Il est fort probable, qu’au cours de votre carrière, vous ayez des choix à faire.
- Dois-je accepter cette opportunité interne ?
- Dois-je accepter cette opportunité externe alors que je ne suis pas insatisfait(e) de ma situation actuelle ?
- Dois-je quitter un travail qui ne m’épanouit plus mais qui présente quand même des avantages (rémunération satisfaisante, confort, organisation familiale rodée, etc.) ?
- Dois-je me réorienter ?
- Est-ce que je me lance dans ce projet d’entrepreneuriat ?
- Etc.
Comment aider celles et ceux que j’accompagne dans leur prise de décision ? C’est une question qui m’anime profondément, car je pense qu’une (grande) partie de la valeur ajoutée d’un consultant se trouve là.
« Écoutez votre cœur » est certes nécessaire, mais reste, à mon sens, insuffisant.
J’ai donc décidé d’explorer la littérature sur le sujet de la prise de décision. Au fil de mes recherches, je suis tombée sur l’ouvrage Comment faire de bons choix1 de Chip & Dan Heath (ils sont frères si vous vous posez la question :)).
Tout d’abord, de quel type de choix/décision s’agit-il ? Des choix complexes, comme ceux que font les organisations en matière de stratégie par exemple, ou les choix de carrière. En d’autres termes, il ne s’agit pas de renforcer notre capacité à choisir parmi les 37 parfums de glaces chez le glacier !
Par ailleurs, les auteurs sont clairs : même avec le processus qu’ils proposent, nous continuerons de prendre de mauvaises décisions ! Cependant, en l’intégrant comme une routine, nous augmentons la probabilité de rendre nos décisions meilleures. Ou de limiter les erreurs.
Ce processus est un appui certain lorsque nous aidons nos proches dans leur prise de décision. Ou que nous prenons des décisions dans notre organisation.
Pour ma part, il va nourrir grandement ma pratique.
J’ai décidé, pour mes prochaines publications, de vous présenter quelques idées clés du livre, appliquées exclusivement au cas de la carrière. Je commence par vous présenter les 4 pièges de la prise de décision. Nous explorerons ensuite, dans d’autres articles, les outils à mettre en œuvre pour les contourner.
Nota : je vous invite à lire le livre, riche d’exemples, notamment sur les processus décisionnels suivis par des entreprises. Amusant et très instructif !
Préalable – « Ce qu’on voit et rien d’autre »

» **DONNÉES CI-DESSOUS**
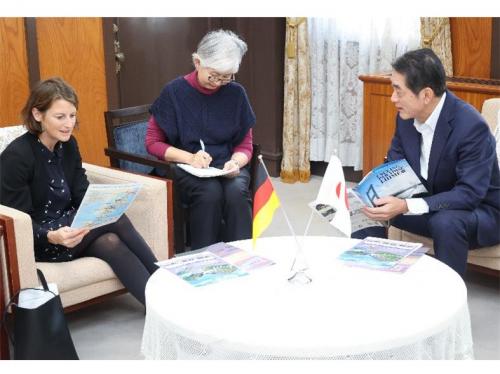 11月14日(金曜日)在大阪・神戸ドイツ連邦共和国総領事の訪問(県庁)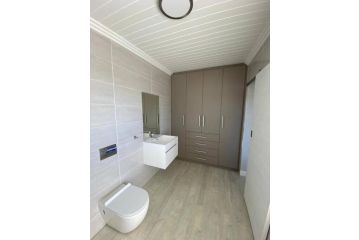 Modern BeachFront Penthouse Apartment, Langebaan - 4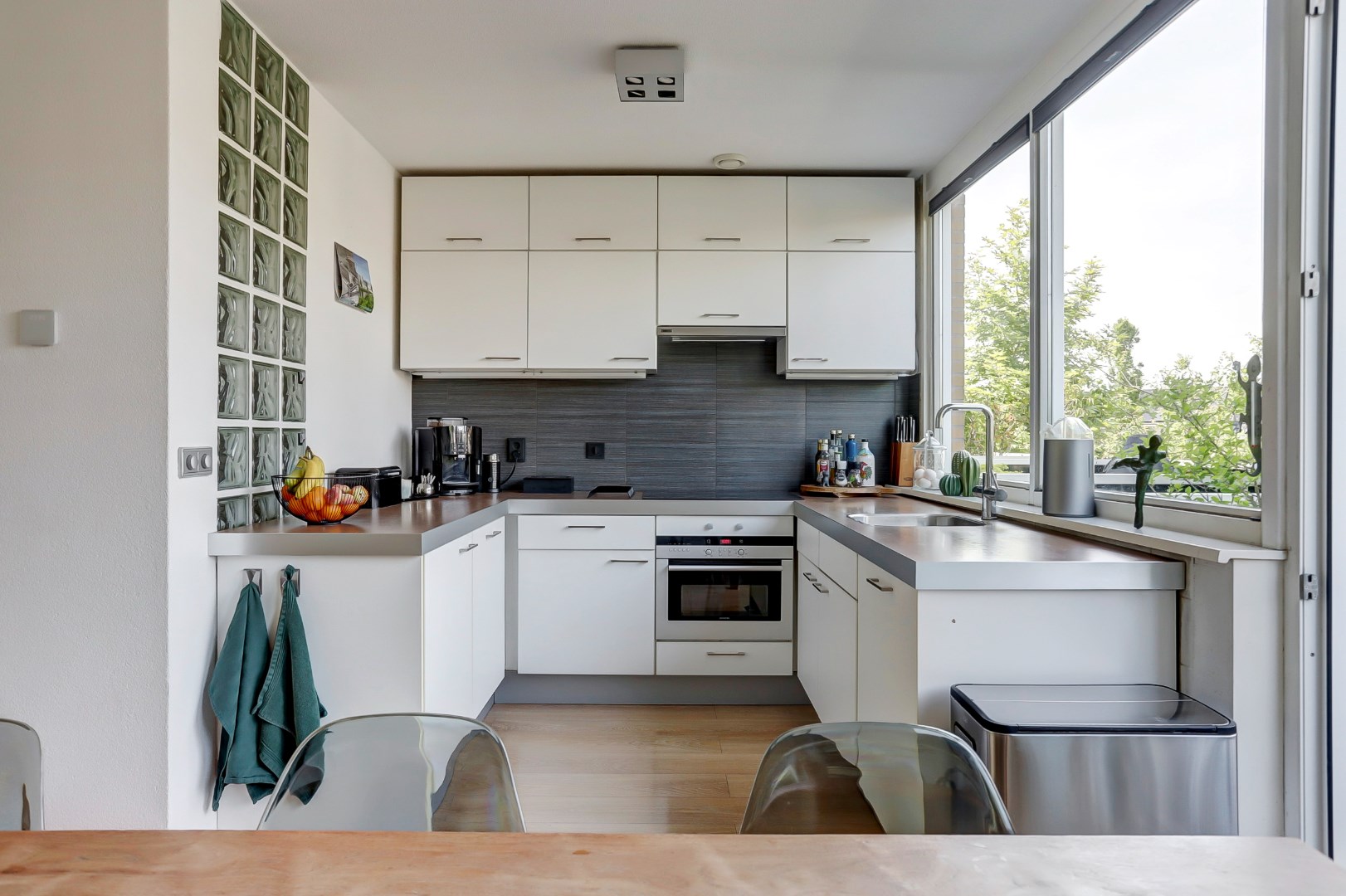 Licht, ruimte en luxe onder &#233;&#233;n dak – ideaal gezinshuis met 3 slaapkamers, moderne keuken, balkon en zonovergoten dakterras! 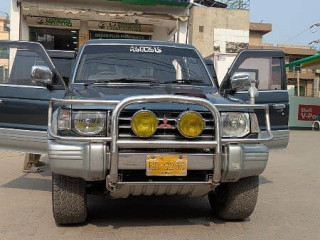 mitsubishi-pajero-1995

» **TÂCHE A**
Répondez aux questions suivantes à partir du texte sur la prise de décision :
(i) Quel ouvrage le texte cite-t-il, et qui en sont les auteurs ?
(ii) Combien de parfums de glaces sont mentionnés chez le glacier ?
(iii) Combien de pièges de la prise de décision sont présentés en premier ?
» **TÂCHE B**
Recopiez à l'identique le passage du texte sur la prise de décision qui commence aux mots « - Dois-je accepter cette opportunité externe » et s'arrête après « rodée, etc.) ? ».

» **SOLUTION A**
(i) *Comment faire de bons choix*, de Chip & Dan Heath
(ii) 37
(iii) 4

» **SOLUTION B**
- Dois-je accepter cette opportunité externe alors que je ne suis pas insatisfait(e) de ma situation actuelle ?
- Dois-je quitter un travail qui ne m’épanouit plus mais qui présente quand même des avantages (rémunération satisfaisante, confort, organisation familiale rodée, etc.) ?